SAO PAULO, Oct. 9 2012 /PRNewswire/ -- IBM (NYSE: IBM) has today announced the opening of three new branches across Brazil as the company extends its push into underserved territories in emerging markets and increases its support for clients and partners.
With the new offices in the cities of Joinville, Natal and Sao Luis, IBM has increased its footprint to over 30 Brazilian branches – an increase of over 200 percent in three years. IBM is also expanding its office in the city of Salvador with new expertise and facilities in the area of natural resources.
IBM is currently engaged in a geographic expansion program across Brazil aimed at tapping into high-growth cities and regions outside of the major urban centers of Rio de Janeiro and Sao Paulo. The investment covers the opening of new branches and facilities, the recruitment of new staff and investment in training, marketing and citizenship programs. IBM is also working to strengthen its business partner network to over 2,000 partners across Brazil to help customers gain the maximum return on their technology investments.
"Brazil is a key market for IBM and an important source of revenue and skills. However, the nature of the business landscape in Brazil is changing - we have noticed a marked shift with a growing number of technology adopters outside of major cities who are demanding access to intelligent solutions to grow their businesses," said Rodrigo Kede, General Manager, IBM Brazil.
According to analysts, Brazil is currently one of the best-performing global IT markets in the world with further strong growth expected through investments related to the 2014 FIFA World Cup and 2016 Summer Olympics which are both taking place in Brazil. Investment in the country's National Broadband Plan, the Plano Nacional de Banda Larga, is fuelling further growth.
In the regions beyond major cities, IBM is experiencing growing demand for its solutions and services especially in specialized consulting, business analytics, cloud computing and data center infrastructure outsourcing.

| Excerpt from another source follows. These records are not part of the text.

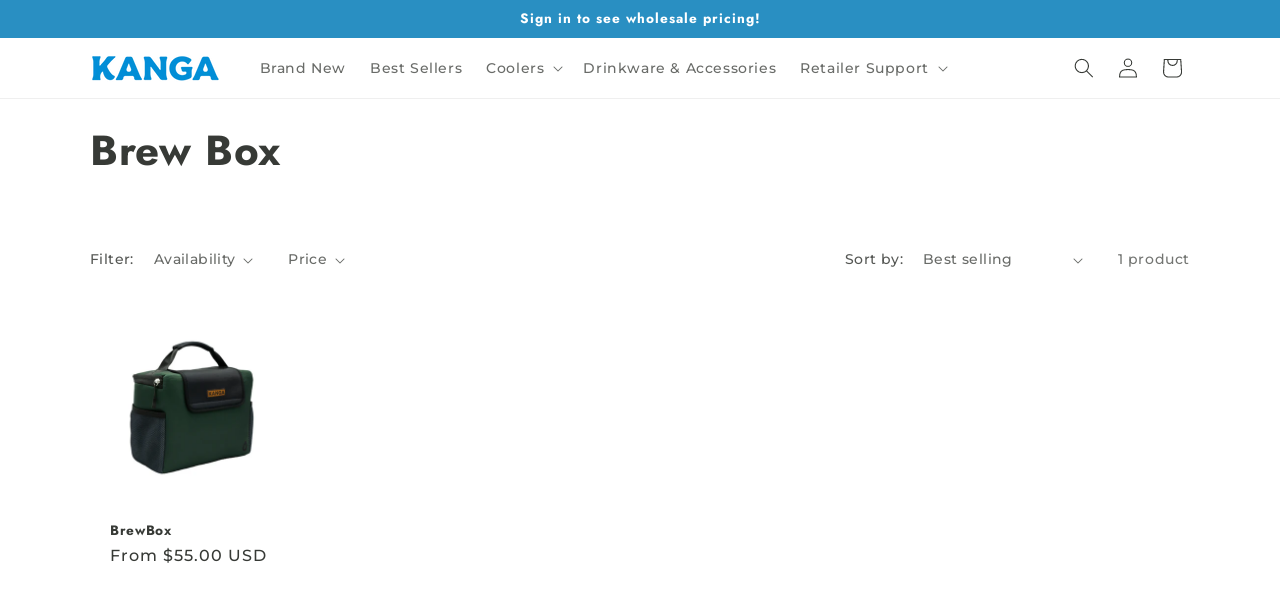

--- FILE ---
content_type: application/x-javascript
request_url: https://app.cart-bot.net/public/status/shop/kanga-wholesale.myshopify.com.js?1768982859
body_size: -321
content:
var giftbee_settings_updated='1733857303c';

Northeastern Brazil, where Salvador, Sao Luis and Natal are located, has been one of Brazil's strongest performing regions with established agricultural, textile and food industries. Increasing demand for IT solutions and services is expected to peak as the two cities prepare for the World Cup leading to a boom in the development, construction and real estate sectors.
In addition to acting as a regional hub office, IBM's new facility in Salvador will house an arm of the Natural Resources Solutions Lab which IBM recently opened in Sao Paulo - focusing on developing solutions for the natural resources industry, such as mining and oil and gas.
In the Santa Catarina region to the south, Joinville has also experienced strong growth becoming an important industrial center. Clients such as food company Duas Rodas, industrial supplier Hennings and textile manufacture Haco Etiquetas have acquired IBM solutions – respectively implemented by IBM business partners Power Solutions, Quick Soft and Technology Lume - to modernize their IT infrastructure to support growth plans.
With a long-standing presence in Brazil dating back to 1931 when IBM opened its first office outside of the US in the city of Sao Paulo, IBM today has a working relationship with thousands of customers across the country.
For example, earlier this year IBM signed a pivotal agreement with Brazil's EBX Group which develops and manages business activities in the mining, logistics, oil and gas, real estate, energy, renewable resources, and entertainment sectors. EBX Group has outsourced its IT operations to IBM and IBM has invested in SIX Automacao - one of EBX Group's subsidiary companies - and both are collaborating on research to create a Joint Industry Solutions Center.
IBM is also working with CPFL Energia Holdings - the largest privately owned energy provider in the country - to make its energy networks more efficient and resilient.
Brazil is also home to one the IBM Global Delivery Center in Hortolandia, and the company's ninth Research lab, opened in 2011 in Sao Paulo.